**Work instructions:**
**1)** List the three questions about natural language models that the lecture notes on natural language models pose under their "Models of natural language (NL)" heading.
**2)** According to the lecture notes on natural language models, what can be used to implement a naive tokenizer?
**3)** Pick up the lecture notes on natural language models after their last line and keep writing them.

**Text provided:**

— begin —

# Week 2 ― main topics

+ representing the duality between words and meanings
+ language modeling

# Agenda

# Models of natural language (NL)

**What** is an NL model?

**How** do we build an NL model?

**Why** should we care about NL models?

... let's focus on the **why** aspect first. 

## Why do we care about NL models?

Let's consider **tokenization**, a core task to any natural language processing
analysis.

Now, let's apply different tokenizers to the below displayed sentence.

In [1]:
s = """Back in the golden age of hip-hop
       (the late '80s, youngsters), Rakim took
       lyricism to unfathomable heights,
       helping to usher in the wave of lethal
       MCs like Big Daddy Kane and Kool G Rap,
       who would go on to become icons. Two
       decades later, some of Ra's rhymes from
       '86 are still over people's heads: His
       wordplay remains a hip-hop measuring
       stick."""

### Different tokenizers in action: Naive solution

Both the module `re` and string methods can be used to implement a naive
tokenizer.

In [2]:
# pure Python
tokens_s = s.split()

— end —

**Entries supplied:**
— begin —

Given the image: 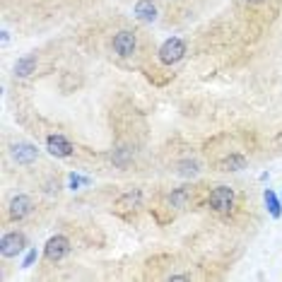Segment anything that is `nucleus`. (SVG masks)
Segmentation results:
<instances>
[{"instance_id": "f3484780", "label": "nucleus", "mask_w": 282, "mask_h": 282, "mask_svg": "<svg viewBox=\"0 0 282 282\" xmlns=\"http://www.w3.org/2000/svg\"><path fill=\"white\" fill-rule=\"evenodd\" d=\"M34 258H36V253L32 251V253H29V258L24 260V268H27V265H32V263H34Z\"/></svg>"}, {"instance_id": "a211bd4d", "label": "nucleus", "mask_w": 282, "mask_h": 282, "mask_svg": "<svg viewBox=\"0 0 282 282\" xmlns=\"http://www.w3.org/2000/svg\"><path fill=\"white\" fill-rule=\"evenodd\" d=\"M249 3H263V0H249Z\"/></svg>"}, {"instance_id": "0eeeda50", "label": "nucleus", "mask_w": 282, "mask_h": 282, "mask_svg": "<svg viewBox=\"0 0 282 282\" xmlns=\"http://www.w3.org/2000/svg\"><path fill=\"white\" fill-rule=\"evenodd\" d=\"M36 154H39V150H36L34 145H29V142H17V145H12V157L20 164H32L34 159H36Z\"/></svg>"}, {"instance_id": "6e6552de", "label": "nucleus", "mask_w": 282, "mask_h": 282, "mask_svg": "<svg viewBox=\"0 0 282 282\" xmlns=\"http://www.w3.org/2000/svg\"><path fill=\"white\" fill-rule=\"evenodd\" d=\"M29 212H32V200H29L27 195L12 198V203H10V217L12 219H24Z\"/></svg>"}, {"instance_id": "20e7f679", "label": "nucleus", "mask_w": 282, "mask_h": 282, "mask_svg": "<svg viewBox=\"0 0 282 282\" xmlns=\"http://www.w3.org/2000/svg\"><path fill=\"white\" fill-rule=\"evenodd\" d=\"M135 46H138V41H135V34L119 32L116 36H114V51H116L119 55H123V58H128V55L135 53Z\"/></svg>"}, {"instance_id": "7ed1b4c3", "label": "nucleus", "mask_w": 282, "mask_h": 282, "mask_svg": "<svg viewBox=\"0 0 282 282\" xmlns=\"http://www.w3.org/2000/svg\"><path fill=\"white\" fill-rule=\"evenodd\" d=\"M22 249H24V234H20V232H10L0 241V253L5 258H15Z\"/></svg>"}, {"instance_id": "9d476101", "label": "nucleus", "mask_w": 282, "mask_h": 282, "mask_svg": "<svg viewBox=\"0 0 282 282\" xmlns=\"http://www.w3.org/2000/svg\"><path fill=\"white\" fill-rule=\"evenodd\" d=\"M219 169H222V172H241V169H246V157H241V154H229V157H224V159L219 162Z\"/></svg>"}, {"instance_id": "4468645a", "label": "nucleus", "mask_w": 282, "mask_h": 282, "mask_svg": "<svg viewBox=\"0 0 282 282\" xmlns=\"http://www.w3.org/2000/svg\"><path fill=\"white\" fill-rule=\"evenodd\" d=\"M198 172H200V164L193 162V159L179 162V174H181V176H198Z\"/></svg>"}, {"instance_id": "dca6fc26", "label": "nucleus", "mask_w": 282, "mask_h": 282, "mask_svg": "<svg viewBox=\"0 0 282 282\" xmlns=\"http://www.w3.org/2000/svg\"><path fill=\"white\" fill-rule=\"evenodd\" d=\"M128 157H130V152H128V150H119L116 154H114V162L119 164V166H126V162H128Z\"/></svg>"}, {"instance_id": "f03ea898", "label": "nucleus", "mask_w": 282, "mask_h": 282, "mask_svg": "<svg viewBox=\"0 0 282 282\" xmlns=\"http://www.w3.org/2000/svg\"><path fill=\"white\" fill-rule=\"evenodd\" d=\"M210 207L217 212H229L234 207V191L229 186H217L210 193Z\"/></svg>"}, {"instance_id": "39448f33", "label": "nucleus", "mask_w": 282, "mask_h": 282, "mask_svg": "<svg viewBox=\"0 0 282 282\" xmlns=\"http://www.w3.org/2000/svg\"><path fill=\"white\" fill-rule=\"evenodd\" d=\"M68 251H70V241L65 237H53V239H48V244H46V258L61 260V258H65Z\"/></svg>"}, {"instance_id": "ddd939ff", "label": "nucleus", "mask_w": 282, "mask_h": 282, "mask_svg": "<svg viewBox=\"0 0 282 282\" xmlns=\"http://www.w3.org/2000/svg\"><path fill=\"white\" fill-rule=\"evenodd\" d=\"M188 198H191V191H188V188H179V191L172 193L169 203H172V207H184L186 203H188Z\"/></svg>"}, {"instance_id": "f257e3e1", "label": "nucleus", "mask_w": 282, "mask_h": 282, "mask_svg": "<svg viewBox=\"0 0 282 282\" xmlns=\"http://www.w3.org/2000/svg\"><path fill=\"white\" fill-rule=\"evenodd\" d=\"M186 55V43L181 41V39H166V41L162 43V48H159V61H162L164 65H174L179 63L181 58Z\"/></svg>"}, {"instance_id": "1a4fd4ad", "label": "nucleus", "mask_w": 282, "mask_h": 282, "mask_svg": "<svg viewBox=\"0 0 282 282\" xmlns=\"http://www.w3.org/2000/svg\"><path fill=\"white\" fill-rule=\"evenodd\" d=\"M135 17L140 22L157 20V8L152 5V0H138V3H135Z\"/></svg>"}, {"instance_id": "9b49d317", "label": "nucleus", "mask_w": 282, "mask_h": 282, "mask_svg": "<svg viewBox=\"0 0 282 282\" xmlns=\"http://www.w3.org/2000/svg\"><path fill=\"white\" fill-rule=\"evenodd\" d=\"M34 68H36V58L34 55H24V58H20L17 61V65H15V73L20 77H27L34 73Z\"/></svg>"}, {"instance_id": "2eb2a0df", "label": "nucleus", "mask_w": 282, "mask_h": 282, "mask_svg": "<svg viewBox=\"0 0 282 282\" xmlns=\"http://www.w3.org/2000/svg\"><path fill=\"white\" fill-rule=\"evenodd\" d=\"M265 205L270 207V215L272 217H280V200L275 198L272 191H265Z\"/></svg>"}, {"instance_id": "423d86ee", "label": "nucleus", "mask_w": 282, "mask_h": 282, "mask_svg": "<svg viewBox=\"0 0 282 282\" xmlns=\"http://www.w3.org/2000/svg\"><path fill=\"white\" fill-rule=\"evenodd\" d=\"M46 147H48V152H51L53 157H70V154H73V145L65 140L63 135H51V138L46 140Z\"/></svg>"}, {"instance_id": "f8f14e48", "label": "nucleus", "mask_w": 282, "mask_h": 282, "mask_svg": "<svg viewBox=\"0 0 282 282\" xmlns=\"http://www.w3.org/2000/svg\"><path fill=\"white\" fill-rule=\"evenodd\" d=\"M142 200V193L140 191H130V193L121 195L119 198V207H123V210H130V207H138Z\"/></svg>"}]
</instances>
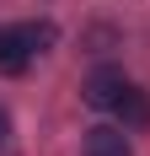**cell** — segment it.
Wrapping results in <instances>:
<instances>
[{"instance_id":"6da1fadb","label":"cell","mask_w":150,"mask_h":156,"mask_svg":"<svg viewBox=\"0 0 150 156\" xmlns=\"http://www.w3.org/2000/svg\"><path fill=\"white\" fill-rule=\"evenodd\" d=\"M54 43V22H16V27H0V70L5 76H22L32 65V54H43Z\"/></svg>"},{"instance_id":"277c9868","label":"cell","mask_w":150,"mask_h":156,"mask_svg":"<svg viewBox=\"0 0 150 156\" xmlns=\"http://www.w3.org/2000/svg\"><path fill=\"white\" fill-rule=\"evenodd\" d=\"M113 113H118V124H123V129H145V124H150V97L139 92L134 81H129V86H123V97H118V108H113Z\"/></svg>"},{"instance_id":"5b68a950","label":"cell","mask_w":150,"mask_h":156,"mask_svg":"<svg viewBox=\"0 0 150 156\" xmlns=\"http://www.w3.org/2000/svg\"><path fill=\"white\" fill-rule=\"evenodd\" d=\"M5 145H11V113L0 108V151H5Z\"/></svg>"},{"instance_id":"3957f363","label":"cell","mask_w":150,"mask_h":156,"mask_svg":"<svg viewBox=\"0 0 150 156\" xmlns=\"http://www.w3.org/2000/svg\"><path fill=\"white\" fill-rule=\"evenodd\" d=\"M86 156H134V145H129L123 129L97 124V129H86Z\"/></svg>"},{"instance_id":"7a4b0ae2","label":"cell","mask_w":150,"mask_h":156,"mask_svg":"<svg viewBox=\"0 0 150 156\" xmlns=\"http://www.w3.org/2000/svg\"><path fill=\"white\" fill-rule=\"evenodd\" d=\"M123 86H129V81H123V70H91L86 76V86H80V97H86V108H97V113H113L118 108V97H123Z\"/></svg>"}]
</instances>
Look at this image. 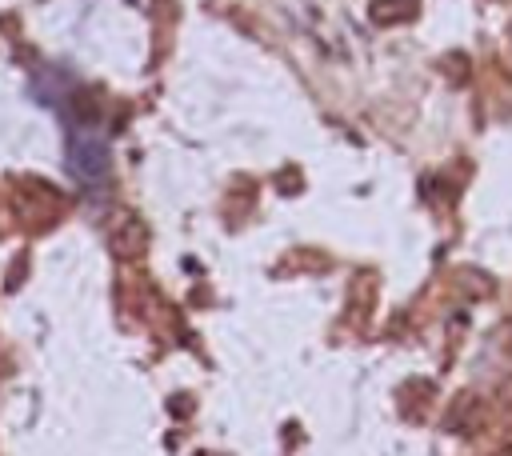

— end —

**Task-by-task answers:**
**1)**
- What is an NL model?
- How do we build an NL model?
- Why should we care about NL models?

**2)** Both the module `re` and string methods.

**3)**
# regex
import re
pattern = r'[-\s.,;!?]+'
tokens_re = re.split(pattern, s)

# print results
from pprint import pprint as pp
print("""
Original string:
================
{}

Pure Python:
============
{}

With regex:
===========
{}
""".format(s, tokens_s, tokens_re), flush=True)


Original string:
Back in the golden age of hip-hop
       (the late '80s, youngsters), Rakim took
       lyricism to unfathomable heights,
       helping to usher in the wave of lethal
       MCs like Big Daddy Kane and Kool G Rap,
       who would go on to become icons. Two
       decades later, some of Ra's rhymes from
       '86 are still over people's heads: His
       wordplay remains a hip-hop measuring
       stick.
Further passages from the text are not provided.